== Problem statement ==
Copy word for word the passage of the dieting text below that opens with the words containing "Cutting calories only" and closes with "lower setpoint weight.".
*** Document segment Section Begins ***
3 Harmful Approaches to Dieting

There are a few reasons why recommendations of how to improve your diet for weight have failed. Again, none of these failures was your fault. You were simply given incorrect information about how to improve your diet to lose or maintain your weight. Here are a few of the most important ones.

1. You need to consciously restrict your calories to lose weight.

Many studies show this is absolutely wrong. Your body regulates your calorie intake and output around your setpoint weight. Your setpoint weight is the level of fat your body thinks you should have based upon information from your brain, digestive system, and hormones. When the system functions properly, your body will burn more when you eat more. This ensures you can never become too fat or too thin.

But if the hormonal system becomes clogged, the hormones cannot send or receive proper messages. Your body doesn’t know how much fat you need, so it gives you more. Your setpoint weight goes up, and this is the weight your body will try to maintain no matter how hard you try to lose weight.

Cutting calories only causes your body to hold onto your fat, and it slows your metabolism. You’ll lose weight short term with a crash diet, but few people keep the weight off because of their elevated setpoint weight. The only way you can lose weight long term is to lower your setpoint weight. Then your body will fight to keep your weight at your lower setpoint weight.

2. A calorie is the same as any other calorie.
*** Document segment Section Ends ***
*** Excerpted records Section Begins ***
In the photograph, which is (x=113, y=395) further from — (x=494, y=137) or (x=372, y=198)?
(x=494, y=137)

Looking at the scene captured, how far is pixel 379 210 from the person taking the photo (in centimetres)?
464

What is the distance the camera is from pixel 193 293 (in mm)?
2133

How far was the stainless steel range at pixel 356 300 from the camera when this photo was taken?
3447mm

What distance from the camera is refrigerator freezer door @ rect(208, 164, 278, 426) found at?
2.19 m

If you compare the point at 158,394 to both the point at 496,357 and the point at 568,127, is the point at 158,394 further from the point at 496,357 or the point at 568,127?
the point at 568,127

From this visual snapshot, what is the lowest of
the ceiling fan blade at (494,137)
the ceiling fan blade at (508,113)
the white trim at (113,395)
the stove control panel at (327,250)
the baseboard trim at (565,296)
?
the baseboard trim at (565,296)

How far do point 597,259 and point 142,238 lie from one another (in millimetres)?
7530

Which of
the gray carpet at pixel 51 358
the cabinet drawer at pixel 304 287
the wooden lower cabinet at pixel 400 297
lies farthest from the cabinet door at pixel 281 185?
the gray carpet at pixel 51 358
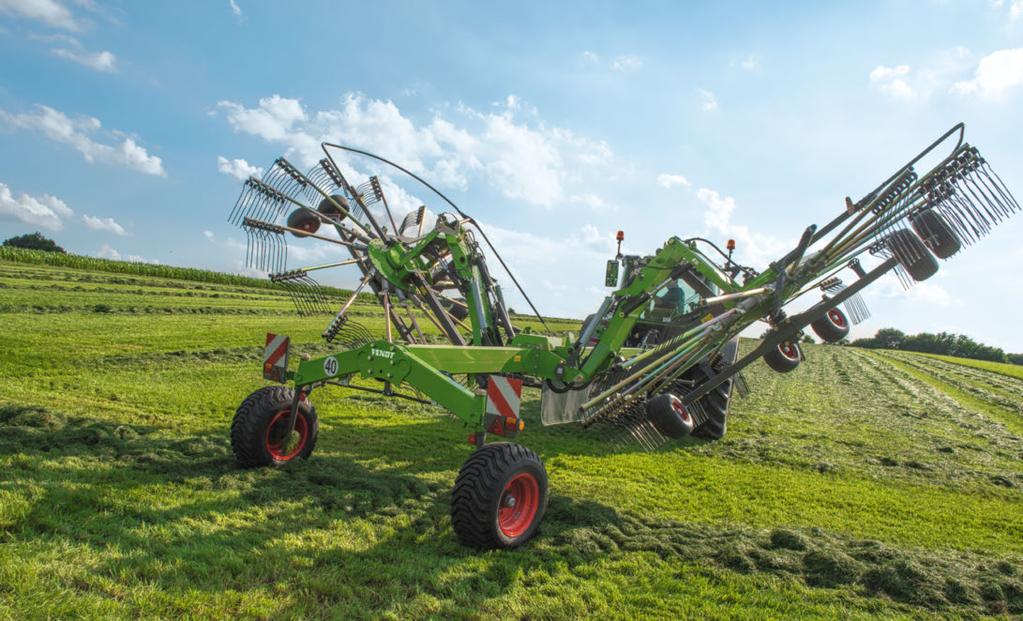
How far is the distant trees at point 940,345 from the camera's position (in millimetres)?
51469

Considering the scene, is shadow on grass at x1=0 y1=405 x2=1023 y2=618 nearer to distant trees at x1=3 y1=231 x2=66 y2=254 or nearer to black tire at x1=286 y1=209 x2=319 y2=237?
black tire at x1=286 y1=209 x2=319 y2=237

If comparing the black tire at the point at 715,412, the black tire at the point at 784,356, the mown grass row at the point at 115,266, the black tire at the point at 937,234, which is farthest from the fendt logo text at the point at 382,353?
the mown grass row at the point at 115,266

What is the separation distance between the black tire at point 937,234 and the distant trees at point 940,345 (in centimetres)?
5663

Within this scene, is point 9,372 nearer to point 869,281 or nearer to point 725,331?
point 725,331

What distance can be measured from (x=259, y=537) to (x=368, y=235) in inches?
154

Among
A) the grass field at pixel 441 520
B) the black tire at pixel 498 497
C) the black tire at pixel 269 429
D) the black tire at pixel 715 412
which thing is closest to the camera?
the grass field at pixel 441 520

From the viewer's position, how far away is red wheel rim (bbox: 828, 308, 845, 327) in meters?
6.19

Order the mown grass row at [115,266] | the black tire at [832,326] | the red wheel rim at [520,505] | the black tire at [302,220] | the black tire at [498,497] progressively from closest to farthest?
the black tire at [498,497] < the red wheel rim at [520,505] < the black tire at [832,326] < the black tire at [302,220] < the mown grass row at [115,266]

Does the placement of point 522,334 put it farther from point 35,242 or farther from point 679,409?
point 35,242

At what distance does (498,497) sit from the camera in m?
4.05

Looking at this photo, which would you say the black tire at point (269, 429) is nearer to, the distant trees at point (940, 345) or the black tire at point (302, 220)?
the black tire at point (302, 220)

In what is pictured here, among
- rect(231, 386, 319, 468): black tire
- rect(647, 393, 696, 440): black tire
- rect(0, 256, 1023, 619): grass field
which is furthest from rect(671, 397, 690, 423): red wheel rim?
rect(231, 386, 319, 468): black tire

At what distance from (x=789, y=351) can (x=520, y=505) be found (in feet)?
13.1

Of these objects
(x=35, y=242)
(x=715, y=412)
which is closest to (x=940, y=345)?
(x=715, y=412)
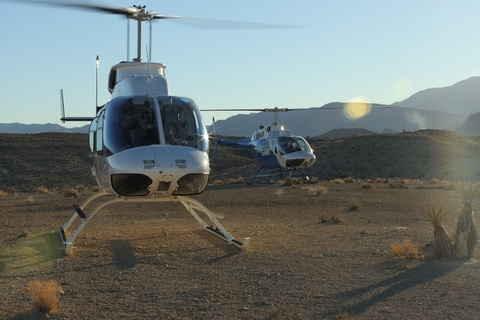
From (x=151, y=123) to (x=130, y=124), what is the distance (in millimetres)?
431

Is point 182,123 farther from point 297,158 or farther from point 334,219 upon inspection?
point 297,158

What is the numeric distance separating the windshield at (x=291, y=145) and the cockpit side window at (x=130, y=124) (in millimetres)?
21439

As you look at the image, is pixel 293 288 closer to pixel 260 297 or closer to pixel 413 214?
pixel 260 297

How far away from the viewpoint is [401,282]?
8422mm

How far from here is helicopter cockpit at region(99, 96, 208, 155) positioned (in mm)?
10578

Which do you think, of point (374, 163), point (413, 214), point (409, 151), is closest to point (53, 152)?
point (374, 163)

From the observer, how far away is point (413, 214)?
18.8 m

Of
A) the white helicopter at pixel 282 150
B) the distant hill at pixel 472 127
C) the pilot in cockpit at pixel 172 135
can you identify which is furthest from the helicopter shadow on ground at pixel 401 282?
the distant hill at pixel 472 127

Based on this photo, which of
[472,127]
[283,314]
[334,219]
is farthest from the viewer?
[472,127]

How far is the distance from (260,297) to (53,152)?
192 ft

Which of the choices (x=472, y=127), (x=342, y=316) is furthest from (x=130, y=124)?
(x=472, y=127)

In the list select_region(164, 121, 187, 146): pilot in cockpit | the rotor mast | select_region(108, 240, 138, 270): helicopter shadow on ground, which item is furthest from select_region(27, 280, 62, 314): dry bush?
the rotor mast

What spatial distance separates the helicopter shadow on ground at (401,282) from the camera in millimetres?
7365

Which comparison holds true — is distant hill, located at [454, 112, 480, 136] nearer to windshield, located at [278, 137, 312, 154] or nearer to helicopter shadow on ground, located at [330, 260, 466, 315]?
windshield, located at [278, 137, 312, 154]
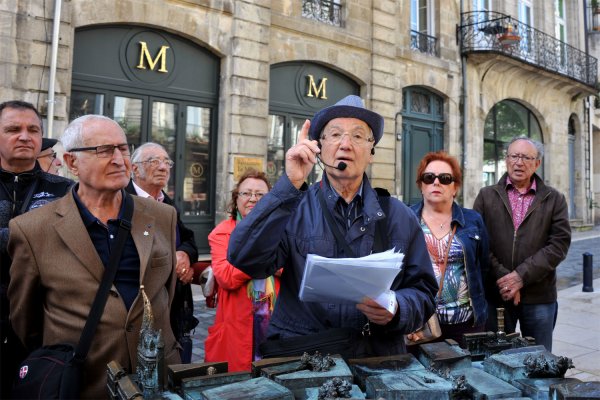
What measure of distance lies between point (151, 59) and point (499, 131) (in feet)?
40.6

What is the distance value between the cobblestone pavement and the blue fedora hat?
3536mm

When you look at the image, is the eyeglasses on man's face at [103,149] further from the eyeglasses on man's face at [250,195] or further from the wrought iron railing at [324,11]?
the wrought iron railing at [324,11]

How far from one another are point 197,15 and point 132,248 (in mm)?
8443

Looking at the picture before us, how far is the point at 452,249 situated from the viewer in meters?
3.26

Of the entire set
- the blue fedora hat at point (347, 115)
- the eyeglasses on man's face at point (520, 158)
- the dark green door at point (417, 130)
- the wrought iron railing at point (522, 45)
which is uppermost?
the wrought iron railing at point (522, 45)

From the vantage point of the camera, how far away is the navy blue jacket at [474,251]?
322 centimetres

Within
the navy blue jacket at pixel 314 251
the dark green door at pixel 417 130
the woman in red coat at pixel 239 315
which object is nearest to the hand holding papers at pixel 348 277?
the navy blue jacket at pixel 314 251

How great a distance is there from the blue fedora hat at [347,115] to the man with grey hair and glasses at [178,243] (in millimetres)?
1646

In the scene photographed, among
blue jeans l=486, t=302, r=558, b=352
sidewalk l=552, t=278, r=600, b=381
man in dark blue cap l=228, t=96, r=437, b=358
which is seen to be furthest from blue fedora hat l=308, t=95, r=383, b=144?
sidewalk l=552, t=278, r=600, b=381

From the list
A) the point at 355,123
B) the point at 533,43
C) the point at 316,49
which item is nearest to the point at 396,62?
the point at 316,49

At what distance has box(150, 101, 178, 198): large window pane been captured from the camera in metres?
9.38

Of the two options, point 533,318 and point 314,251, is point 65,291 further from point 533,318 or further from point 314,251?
point 533,318

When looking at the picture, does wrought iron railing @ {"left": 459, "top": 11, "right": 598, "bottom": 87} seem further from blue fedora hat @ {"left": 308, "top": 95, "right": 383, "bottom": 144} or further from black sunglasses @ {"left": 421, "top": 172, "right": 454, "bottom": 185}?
blue fedora hat @ {"left": 308, "top": 95, "right": 383, "bottom": 144}

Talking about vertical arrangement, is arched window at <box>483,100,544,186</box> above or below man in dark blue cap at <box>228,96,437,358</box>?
above
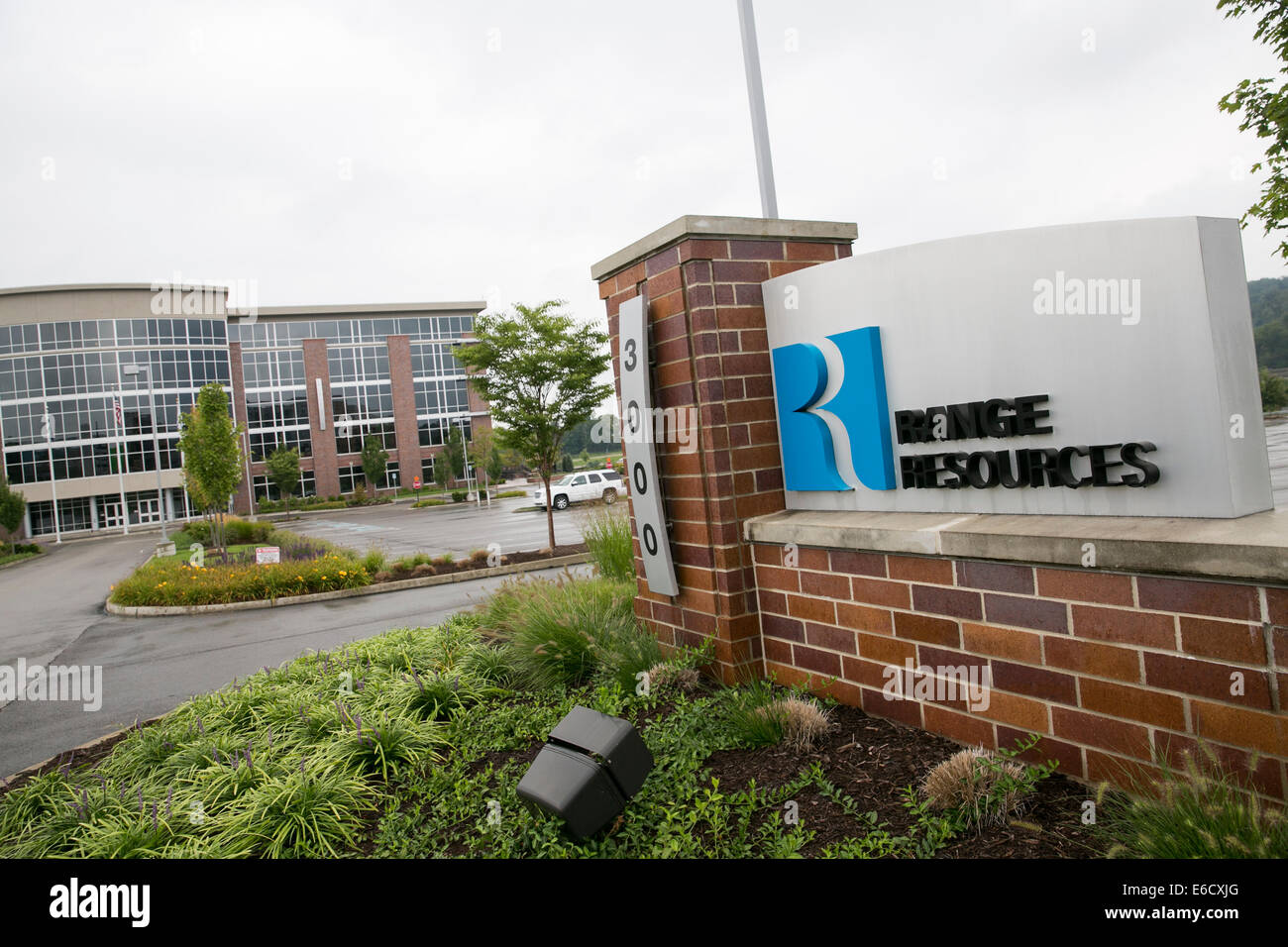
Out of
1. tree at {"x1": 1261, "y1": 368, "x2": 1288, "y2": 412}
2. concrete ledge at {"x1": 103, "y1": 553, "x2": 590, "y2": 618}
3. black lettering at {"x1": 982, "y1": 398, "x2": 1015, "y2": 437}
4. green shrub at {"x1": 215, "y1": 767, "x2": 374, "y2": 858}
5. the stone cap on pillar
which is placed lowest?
green shrub at {"x1": 215, "y1": 767, "x2": 374, "y2": 858}

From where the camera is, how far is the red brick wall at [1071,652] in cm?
248

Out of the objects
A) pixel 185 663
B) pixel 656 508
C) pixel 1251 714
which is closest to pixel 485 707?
pixel 656 508

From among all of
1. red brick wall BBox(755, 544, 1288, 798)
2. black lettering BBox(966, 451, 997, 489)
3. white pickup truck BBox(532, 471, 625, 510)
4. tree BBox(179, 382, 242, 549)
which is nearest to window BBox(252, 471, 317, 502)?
white pickup truck BBox(532, 471, 625, 510)

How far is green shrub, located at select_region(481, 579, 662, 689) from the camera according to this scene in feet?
15.6

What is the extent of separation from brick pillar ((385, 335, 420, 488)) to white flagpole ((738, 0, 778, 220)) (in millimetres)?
57937

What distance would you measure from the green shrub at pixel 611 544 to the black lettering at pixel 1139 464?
4.26m

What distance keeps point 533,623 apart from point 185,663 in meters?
6.19

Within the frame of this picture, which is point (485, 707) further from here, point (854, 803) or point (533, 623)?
point (854, 803)

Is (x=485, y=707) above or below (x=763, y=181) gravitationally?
below

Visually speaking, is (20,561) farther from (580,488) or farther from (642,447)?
(642,447)

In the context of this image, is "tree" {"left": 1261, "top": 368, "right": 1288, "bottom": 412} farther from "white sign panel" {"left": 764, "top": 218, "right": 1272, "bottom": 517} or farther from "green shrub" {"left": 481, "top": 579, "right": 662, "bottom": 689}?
"green shrub" {"left": 481, "top": 579, "right": 662, "bottom": 689}

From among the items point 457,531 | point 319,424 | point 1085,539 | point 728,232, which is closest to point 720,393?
point 728,232

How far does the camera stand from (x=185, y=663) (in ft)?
29.9
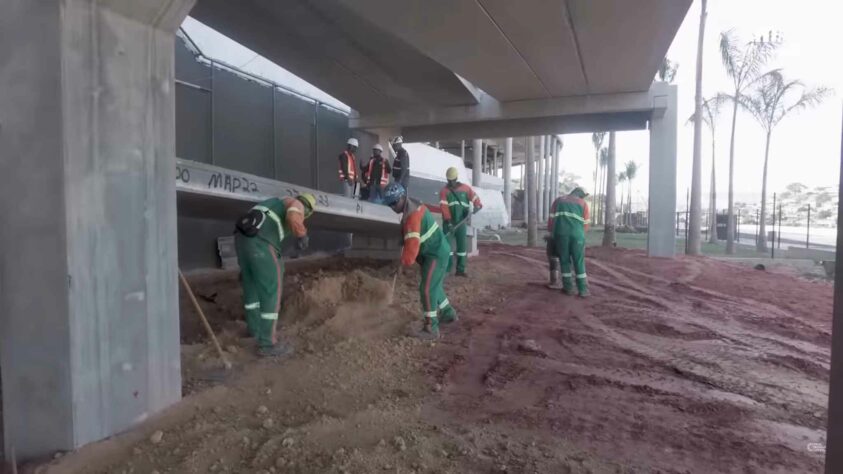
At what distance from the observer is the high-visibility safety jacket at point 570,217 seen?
867 centimetres

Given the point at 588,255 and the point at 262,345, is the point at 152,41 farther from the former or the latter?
the point at 588,255

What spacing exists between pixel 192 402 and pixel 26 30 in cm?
286

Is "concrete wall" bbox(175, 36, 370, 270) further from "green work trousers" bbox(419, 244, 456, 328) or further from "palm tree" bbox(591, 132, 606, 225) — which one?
"palm tree" bbox(591, 132, 606, 225)

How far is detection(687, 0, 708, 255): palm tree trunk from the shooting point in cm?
1667

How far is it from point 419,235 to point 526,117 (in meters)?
7.97

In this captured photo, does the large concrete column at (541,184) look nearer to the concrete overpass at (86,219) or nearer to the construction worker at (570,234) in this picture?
the construction worker at (570,234)

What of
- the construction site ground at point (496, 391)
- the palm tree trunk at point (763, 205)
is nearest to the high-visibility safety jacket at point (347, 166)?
the construction site ground at point (496, 391)

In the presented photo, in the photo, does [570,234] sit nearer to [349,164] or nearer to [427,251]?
[427,251]

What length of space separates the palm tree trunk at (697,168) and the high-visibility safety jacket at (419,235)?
1326 centimetres

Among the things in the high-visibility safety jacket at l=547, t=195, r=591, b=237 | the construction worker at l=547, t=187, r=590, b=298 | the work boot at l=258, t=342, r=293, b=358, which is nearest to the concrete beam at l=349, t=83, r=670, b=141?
the construction worker at l=547, t=187, r=590, b=298

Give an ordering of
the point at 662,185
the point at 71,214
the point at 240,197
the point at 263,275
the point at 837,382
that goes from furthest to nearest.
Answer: the point at 662,185 → the point at 240,197 → the point at 263,275 → the point at 71,214 → the point at 837,382

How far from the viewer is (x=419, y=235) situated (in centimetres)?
596

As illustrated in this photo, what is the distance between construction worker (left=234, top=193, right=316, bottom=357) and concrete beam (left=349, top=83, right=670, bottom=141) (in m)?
8.35

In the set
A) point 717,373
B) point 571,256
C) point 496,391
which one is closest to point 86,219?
point 496,391
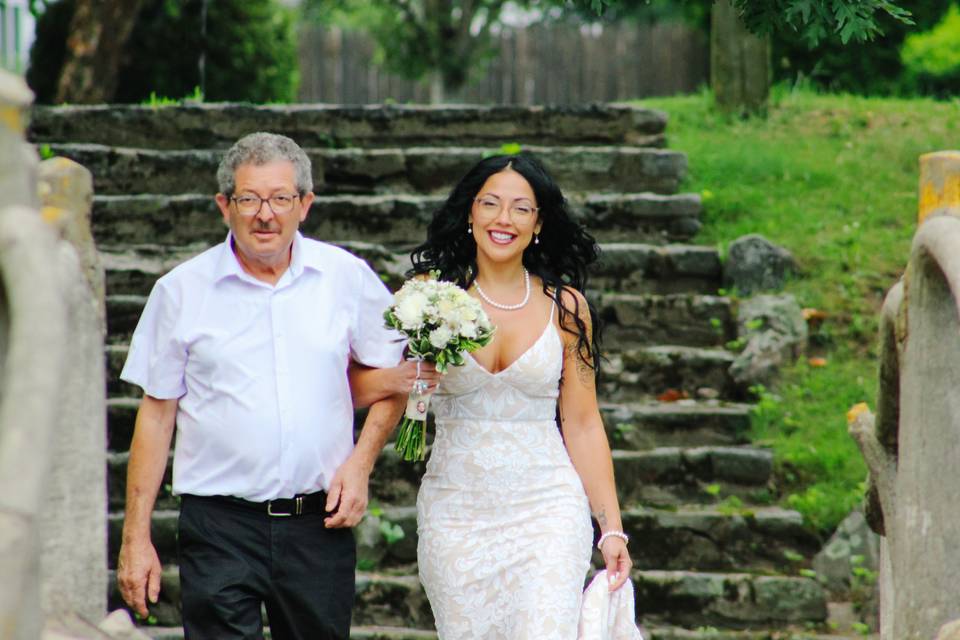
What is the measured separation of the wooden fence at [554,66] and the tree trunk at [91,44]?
6958mm

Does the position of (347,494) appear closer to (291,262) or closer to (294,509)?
(294,509)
*** Excerpted records Section Ends ***
== Output of the task ==
Cutting calories only causes your body to hold onto your fat, and it slows your metabolism. You’ll lose weight short term with a crash diet, but few people keep the weight off because of their elevated setpoint weight. The only way you can lose weight long term is to lower your setpoint weight. Then your body will fight to keep your weight at your lower setpoint weight.